I have trained a tensorflow.keras model over the night and was suprised about the training process (please see the attached picture). Can anyone tell me, what can produce such an effect during training? I have trained with mse (right) and one other loss displayed (binary crossentropy). I have trained an autoencoder with 'normal' samples. The validation samples are 'anomaly' samples.
If you need more information, please let me know.

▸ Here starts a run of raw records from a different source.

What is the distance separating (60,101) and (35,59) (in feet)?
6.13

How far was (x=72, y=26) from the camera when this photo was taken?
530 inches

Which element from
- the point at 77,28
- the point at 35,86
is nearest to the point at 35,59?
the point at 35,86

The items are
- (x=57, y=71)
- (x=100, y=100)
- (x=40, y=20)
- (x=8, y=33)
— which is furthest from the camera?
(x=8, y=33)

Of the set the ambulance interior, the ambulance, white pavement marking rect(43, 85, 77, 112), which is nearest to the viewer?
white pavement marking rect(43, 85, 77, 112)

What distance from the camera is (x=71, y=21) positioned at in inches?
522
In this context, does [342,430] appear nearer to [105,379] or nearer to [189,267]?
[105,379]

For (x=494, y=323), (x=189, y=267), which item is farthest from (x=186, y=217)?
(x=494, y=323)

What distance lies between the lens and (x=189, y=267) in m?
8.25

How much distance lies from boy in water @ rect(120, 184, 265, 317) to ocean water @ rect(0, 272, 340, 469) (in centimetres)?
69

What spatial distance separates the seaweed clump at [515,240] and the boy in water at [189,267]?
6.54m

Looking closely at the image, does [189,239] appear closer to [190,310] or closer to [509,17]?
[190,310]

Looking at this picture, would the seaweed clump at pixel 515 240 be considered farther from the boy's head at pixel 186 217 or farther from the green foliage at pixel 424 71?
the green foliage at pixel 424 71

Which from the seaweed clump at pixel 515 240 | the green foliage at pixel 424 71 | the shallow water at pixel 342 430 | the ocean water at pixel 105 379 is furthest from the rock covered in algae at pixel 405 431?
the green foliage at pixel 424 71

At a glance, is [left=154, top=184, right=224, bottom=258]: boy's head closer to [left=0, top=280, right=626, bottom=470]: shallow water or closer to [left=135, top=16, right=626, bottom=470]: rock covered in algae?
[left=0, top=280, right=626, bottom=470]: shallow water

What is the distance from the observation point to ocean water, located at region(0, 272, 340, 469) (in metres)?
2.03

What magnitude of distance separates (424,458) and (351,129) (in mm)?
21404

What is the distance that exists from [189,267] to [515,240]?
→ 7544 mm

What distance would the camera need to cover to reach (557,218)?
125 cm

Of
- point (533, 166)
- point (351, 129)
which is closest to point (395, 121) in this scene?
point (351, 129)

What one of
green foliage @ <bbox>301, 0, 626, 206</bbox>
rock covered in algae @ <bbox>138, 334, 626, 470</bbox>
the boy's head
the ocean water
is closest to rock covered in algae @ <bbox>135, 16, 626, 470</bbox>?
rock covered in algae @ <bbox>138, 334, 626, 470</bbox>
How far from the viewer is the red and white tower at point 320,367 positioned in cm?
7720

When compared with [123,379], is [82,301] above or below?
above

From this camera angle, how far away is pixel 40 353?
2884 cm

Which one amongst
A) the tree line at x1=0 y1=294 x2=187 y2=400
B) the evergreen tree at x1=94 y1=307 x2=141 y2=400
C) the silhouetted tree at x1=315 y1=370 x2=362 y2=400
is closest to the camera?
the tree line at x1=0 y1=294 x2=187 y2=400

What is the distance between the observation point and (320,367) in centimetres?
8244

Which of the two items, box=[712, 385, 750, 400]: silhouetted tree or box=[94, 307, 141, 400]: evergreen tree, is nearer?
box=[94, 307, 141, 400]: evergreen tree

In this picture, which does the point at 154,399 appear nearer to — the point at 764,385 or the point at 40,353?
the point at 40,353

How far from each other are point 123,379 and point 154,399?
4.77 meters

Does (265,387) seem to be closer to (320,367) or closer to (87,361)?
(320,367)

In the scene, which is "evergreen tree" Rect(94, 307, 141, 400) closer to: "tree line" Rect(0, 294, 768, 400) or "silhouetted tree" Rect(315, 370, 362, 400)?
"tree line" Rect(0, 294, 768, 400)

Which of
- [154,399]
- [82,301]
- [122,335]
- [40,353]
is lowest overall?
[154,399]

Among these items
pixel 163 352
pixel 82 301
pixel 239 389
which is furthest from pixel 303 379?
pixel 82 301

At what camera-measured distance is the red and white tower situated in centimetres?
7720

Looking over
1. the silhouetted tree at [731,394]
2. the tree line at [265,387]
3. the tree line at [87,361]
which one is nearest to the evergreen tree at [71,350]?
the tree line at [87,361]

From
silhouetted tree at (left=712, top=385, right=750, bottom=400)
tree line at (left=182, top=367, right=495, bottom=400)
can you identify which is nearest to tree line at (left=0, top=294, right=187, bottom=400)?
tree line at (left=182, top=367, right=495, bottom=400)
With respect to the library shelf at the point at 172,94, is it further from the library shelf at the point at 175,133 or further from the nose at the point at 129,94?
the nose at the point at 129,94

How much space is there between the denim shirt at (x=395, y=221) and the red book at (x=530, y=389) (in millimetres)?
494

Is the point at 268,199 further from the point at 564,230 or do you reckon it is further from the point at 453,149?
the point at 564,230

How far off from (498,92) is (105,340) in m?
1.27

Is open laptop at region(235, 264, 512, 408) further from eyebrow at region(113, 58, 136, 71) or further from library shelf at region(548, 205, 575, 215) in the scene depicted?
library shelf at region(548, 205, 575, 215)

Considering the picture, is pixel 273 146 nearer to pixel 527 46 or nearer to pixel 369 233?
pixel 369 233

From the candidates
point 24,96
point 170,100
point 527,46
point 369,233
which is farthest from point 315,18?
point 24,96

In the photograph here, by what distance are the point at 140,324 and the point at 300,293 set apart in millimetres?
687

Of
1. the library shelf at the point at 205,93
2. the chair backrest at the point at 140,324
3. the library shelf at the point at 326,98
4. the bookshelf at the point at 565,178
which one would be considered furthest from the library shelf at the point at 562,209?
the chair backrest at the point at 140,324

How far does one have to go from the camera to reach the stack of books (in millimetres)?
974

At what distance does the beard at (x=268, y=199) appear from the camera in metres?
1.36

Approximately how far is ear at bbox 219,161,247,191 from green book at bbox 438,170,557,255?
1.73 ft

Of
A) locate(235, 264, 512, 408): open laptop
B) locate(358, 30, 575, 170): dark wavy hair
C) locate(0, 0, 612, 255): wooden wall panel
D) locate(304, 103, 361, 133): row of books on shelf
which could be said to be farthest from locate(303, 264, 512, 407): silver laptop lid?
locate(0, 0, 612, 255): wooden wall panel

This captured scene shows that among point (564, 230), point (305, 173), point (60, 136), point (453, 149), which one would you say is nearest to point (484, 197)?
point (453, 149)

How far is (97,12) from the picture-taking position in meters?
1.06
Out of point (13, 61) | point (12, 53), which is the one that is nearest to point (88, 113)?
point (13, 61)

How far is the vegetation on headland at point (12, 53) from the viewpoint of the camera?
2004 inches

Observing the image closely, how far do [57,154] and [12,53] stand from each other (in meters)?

Edit: I might found the reason, but I am not sure: I have features as input-data, which do not have values strictly in [0,1], actually I have nearly all values in [0,1] but a few values a little bit bigger than 1. As I am training with the MSE, I thought this should not be a problem, but as reference I also use the binary crossentropy loss (needs values in [0,1]). This might cause some iritation to the training. I am using:
loss = tensorflow.keras.losses.MeanSquaredError(name='MeanSquaredError')
autoencoder.compile(optimizer=tensorflow.keras.optimizers.Adam(lr=learning_rate), loss=loss, metrics=[tensorflow.keras.metrics.BinaryCrossentropy()])
and livelossplot:
callbacks=[PlotLossesKeras(outputs=[MatplotlibPlot(figpath=save_string_plot)]),TensorBoard(log_dir="autoencoder\\" + string_name_model)],
At the moment I am retraining the model with feature values strictly in [0,1].
--> The retraining got to epoch 175 and then crashed, so i think this was not the solution (adapt feature strictly into [0,1]). Let us try the second possible solution (gradient clipping). Stay tuned. :)
Edit: One other solution might be gradient clipping, see:
--> Also this training did not work out. Loss explodes also at 175 epochs.
New pictures with the two possible solutions, which did not work out (but both exploded nearly at the same position):
Edit: I also tried batch normalization to avoid the loss explosion, but also this try did not work out.